# Help with my first briar pipe



## s1mp13m4n (Aug 19, 2010)

Hello everyone. I am in the market for my first quality briar pipe. I have a MM corn cob pipe right now and that is all I have smoked in a pipe. I understand that a pipe is a personal choice and that you should buy the best you can afford and also that everyone may have different likes and dislikes about a pipe. 
Now I am visually impaired, and I failed to mention this before in any post because I have found that it turns people off in other forums. I think it should be mentioned here because it may change how I shop for a pipe. I was born legally blind, so the looks or details of a pipe do not matter much to me. I am more concerned with the quality of the smoke. 
I am looking for value for the money, best bang for the buck. I would like to stay under $50 if I can. Should I buy new or esate? What are some quality brnds to look at for the $50 or under price point? What is the difference between a filtered and non filter pipe, and why would I want one over the other? 
I simply can not see fine detail working in the finish of the pipe or tell if the sanding work is top notch, etc. I want function over form. Do any of your out there have a pipe you may want to sell to get me started? Thanks for the help.


----------



## MarkC (Jul 4, 2009)

Sounds to me like the Savinelli naturals are right up your alley. From what I understand, they start out as higher priced Savinellis until they are carved and too many pits or required fills reduce their appearance value, but as smoking pipes, everyone I've heard comment on them says they are quality smokers. Here's a link to pipesandcigars.com's selection, but I'm sure other retailers have them as well.

Savinelli Natural Pipes with Lucite

Savinelli Naturals Pipe with Vulcanite


----------



## Rookee (Aug 5, 2009)

+1 on the Savinelli, they make nice pipes. I personally prefer the filtered pipes, and if you don't like the filter you can remove it and smoke it without it.


----------



## rrb (Nov 23, 2008)

I'd go with Petersons. They are excelent value for money. They were my first "new" pipes and they are excelent smokers.


----------



## CWL (Mar 25, 2010)

Smokingpipes.com has some Savinelli specials from $49.50 to $54. These are their completely finished versions, which probably don't matter at all to you, but you might find more variety.

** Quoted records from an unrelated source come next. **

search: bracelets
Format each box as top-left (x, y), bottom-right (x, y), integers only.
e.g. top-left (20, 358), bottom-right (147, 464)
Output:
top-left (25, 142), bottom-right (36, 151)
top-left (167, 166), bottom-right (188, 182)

https://secure.smokingpipes.com/pipes/new/savinelli/index.cfm


----------



## thewileyman (Apr 14, 2009)

...and here's another Savinelli recommendation. Their "Standing" series is usually priced at at under $50, as are their "Venezia" series.


Savinelli Standing 111 King-Size

Savinelli Standing 207 (I really like this one)

Savinelli Standing 626

Savinelli Venezia 101

Savinelli Venezia 413 King-Size


----------



## ChronoB (Nov 4, 2007)

s1mp13m4n said:


> Hello everyone. I am in the market for my first quality briar pipe. I have a MM corn cob pipe right now and that is all I have smoked in a pipe. I understand that a pipe is a personal choice and that you should buy the best you can afford and also that everyone may have different likes and dislikes about a pipe.
> Now I am visually impaired, and I failed to mention this before in any post because I have found that it turns people off in other forums. I think it should be mentioned here because it may change how I shop for a pipe. I was born legally blind, so the looks or details of a pipe do not matter much to me. I am more concerned with the quality of the smoke.
> I am looking for value for the money, best bang for the buck. I would like to stay under $50 if I can. Should I buy new or esate? What are some quality brnds to look at for the $50 or under price point? What is the difference between a filtered and non filter pipe, and why would I want one over the other?
> I simply can not see fine detail working in the finish of the pipe or tell if the sanding work is top notch, etc. I want function over form. Do any of your out there have a pipe you may want to sell to get me started? Thanks for the help.


If you're interested in a new pipe in the $50 range Savinelli is your best bet, and you really don't want to go below $50 for a new pipe. there will be a big drop off going lower than that in the quality of the briar and the engineering. Speaking of engineering, you might want to stick with a straight pipe so there is less of a chance the drilling is off.

An estate pipe may give you the most bang for your buck in the $50 area. Smokingpipes.com has an extensive range of estate pipes, and I recommend pulversbriar.com, too. Marty Pulvers usually has several quality estate pipes under $50 on his Specials page, as well as 3 or 4 packs for that price.


----------



## laloin (Jun 29, 2010)

yep best value for your money go with a Peterson's or a Savinelli. see if you can found the universal starter pipe by Savinelli, for $40 you get a great brier pipe, a tamp tool, and some pipe cleaners.
see if your local B&M can get you the starter pipe, or check online 
troy


----------



## x6ftundx (Jul 31, 2008)

+1 on Peterson, great quality, lots of different types and almost no tounge bite


----------



## lestrout (Dec 10, 2007)

You may want to find out if your B&M has their house pipes made by Savinelli or another maker. The shape is sometimes a telling key.

hp
les


----------